Morphological analysis

Perform morphological analysis. It can be easily implemented by using Tokenizer () of gensim. We don't need the symbol, so use part_of_speech to exclude it.

t = Tokenizer()
wakati_list = []
for doc in doc_list:
    tokens = t.tokenize(doc)
    wakati = []
    for token in tokens:
        if token.part_of_speech.split(',')[0] not in ['symbol']:
            wakati.append(token.base_form)
    wakati_list.append(wakati)

Let's check if the word-separation and symbol removal were successful.
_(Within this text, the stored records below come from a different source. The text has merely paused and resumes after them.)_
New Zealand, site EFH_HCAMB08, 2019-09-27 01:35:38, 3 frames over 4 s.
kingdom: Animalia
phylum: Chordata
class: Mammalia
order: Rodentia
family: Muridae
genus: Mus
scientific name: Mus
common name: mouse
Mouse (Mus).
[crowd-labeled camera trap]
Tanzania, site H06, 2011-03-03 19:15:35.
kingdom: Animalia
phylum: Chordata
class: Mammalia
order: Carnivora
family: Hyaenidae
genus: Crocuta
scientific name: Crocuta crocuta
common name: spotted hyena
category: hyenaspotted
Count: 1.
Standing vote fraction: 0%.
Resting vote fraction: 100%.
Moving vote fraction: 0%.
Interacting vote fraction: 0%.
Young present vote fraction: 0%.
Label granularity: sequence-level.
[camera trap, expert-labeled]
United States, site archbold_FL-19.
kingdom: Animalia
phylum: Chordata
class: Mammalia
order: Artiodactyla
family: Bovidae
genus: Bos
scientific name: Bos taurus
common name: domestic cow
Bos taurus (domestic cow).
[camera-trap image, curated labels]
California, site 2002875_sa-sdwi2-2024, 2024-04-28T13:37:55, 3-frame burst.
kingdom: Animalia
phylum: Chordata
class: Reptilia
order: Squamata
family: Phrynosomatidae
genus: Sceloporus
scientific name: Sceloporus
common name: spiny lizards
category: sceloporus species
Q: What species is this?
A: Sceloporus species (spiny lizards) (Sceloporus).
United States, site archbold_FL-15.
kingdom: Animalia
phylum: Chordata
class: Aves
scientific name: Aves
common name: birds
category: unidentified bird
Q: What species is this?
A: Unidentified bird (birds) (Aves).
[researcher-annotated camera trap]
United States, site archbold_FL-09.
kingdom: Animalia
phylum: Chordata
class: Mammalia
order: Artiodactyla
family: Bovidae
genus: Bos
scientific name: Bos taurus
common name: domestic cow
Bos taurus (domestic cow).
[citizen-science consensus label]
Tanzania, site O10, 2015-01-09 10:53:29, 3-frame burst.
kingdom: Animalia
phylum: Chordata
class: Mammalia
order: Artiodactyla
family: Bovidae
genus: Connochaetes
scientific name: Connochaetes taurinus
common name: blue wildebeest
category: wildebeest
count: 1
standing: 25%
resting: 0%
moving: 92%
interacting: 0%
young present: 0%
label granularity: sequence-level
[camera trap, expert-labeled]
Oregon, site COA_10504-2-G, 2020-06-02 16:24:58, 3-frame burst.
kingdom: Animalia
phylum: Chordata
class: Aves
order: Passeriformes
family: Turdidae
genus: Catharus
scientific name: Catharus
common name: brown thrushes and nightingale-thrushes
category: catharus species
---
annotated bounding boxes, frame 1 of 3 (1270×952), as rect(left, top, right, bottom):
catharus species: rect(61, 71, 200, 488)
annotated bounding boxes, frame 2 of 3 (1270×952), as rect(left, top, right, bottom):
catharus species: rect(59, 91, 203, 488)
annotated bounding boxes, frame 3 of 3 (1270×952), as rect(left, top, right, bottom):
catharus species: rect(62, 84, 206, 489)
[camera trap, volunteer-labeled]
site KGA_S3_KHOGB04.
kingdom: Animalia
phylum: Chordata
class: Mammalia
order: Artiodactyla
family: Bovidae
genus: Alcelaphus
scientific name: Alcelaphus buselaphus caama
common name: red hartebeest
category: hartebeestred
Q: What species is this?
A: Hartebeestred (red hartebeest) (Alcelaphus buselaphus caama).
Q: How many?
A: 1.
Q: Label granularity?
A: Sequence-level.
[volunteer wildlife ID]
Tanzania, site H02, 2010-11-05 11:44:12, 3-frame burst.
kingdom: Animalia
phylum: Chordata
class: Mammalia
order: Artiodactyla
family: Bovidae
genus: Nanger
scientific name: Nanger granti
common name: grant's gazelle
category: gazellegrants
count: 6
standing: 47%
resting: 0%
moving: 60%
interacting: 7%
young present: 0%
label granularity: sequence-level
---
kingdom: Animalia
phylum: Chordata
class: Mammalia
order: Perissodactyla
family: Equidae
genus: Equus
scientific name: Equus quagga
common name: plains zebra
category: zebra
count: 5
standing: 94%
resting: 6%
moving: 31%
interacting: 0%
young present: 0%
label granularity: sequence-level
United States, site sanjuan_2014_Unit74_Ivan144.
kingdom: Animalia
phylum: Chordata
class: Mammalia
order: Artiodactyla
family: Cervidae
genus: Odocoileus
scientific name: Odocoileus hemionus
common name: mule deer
for wakati in wakati_list:
    print(wakati[:10])

['Annual',' Da',' Ekiden',' is','Truck',' and',' is',' Another',' Da','From'] ['2020','year',' is','exactly','digital','education','',' history','for',' special note'] ['Nursery',' Child',' Ga',' Vaulting Box', '10',' Step','',' Jump',' Inverted','Walking'] ['Listed','Before','From','Fuss',' Da',' Ta', '10',' Month', '15',' Day'] ['Manga',' House','',' Yamamoto',' Sa',' Hosu',' N',' Ga',' Trouble',' Da'] ['Miura','Spring','Huma','san','ga','death','te','from', '3','months'] ['10','Month', '1','Day','From','Tokyo','Departure / Arrival','',' Travel','Mo'] ['Liberal Party',' Secretary',' Chief','',' Total',' In-service',' Record',' to',' Update','Middle'] ['Back',' to',' turn',' te',' neck',' to',' left arm',' with','squeeze',' ['Comforter','ga','gradually','comfortable','naru','te','come','ta','today','this']

Preparation before executing DF-IDF

Then use corpora from gensim to attach the ID to the word.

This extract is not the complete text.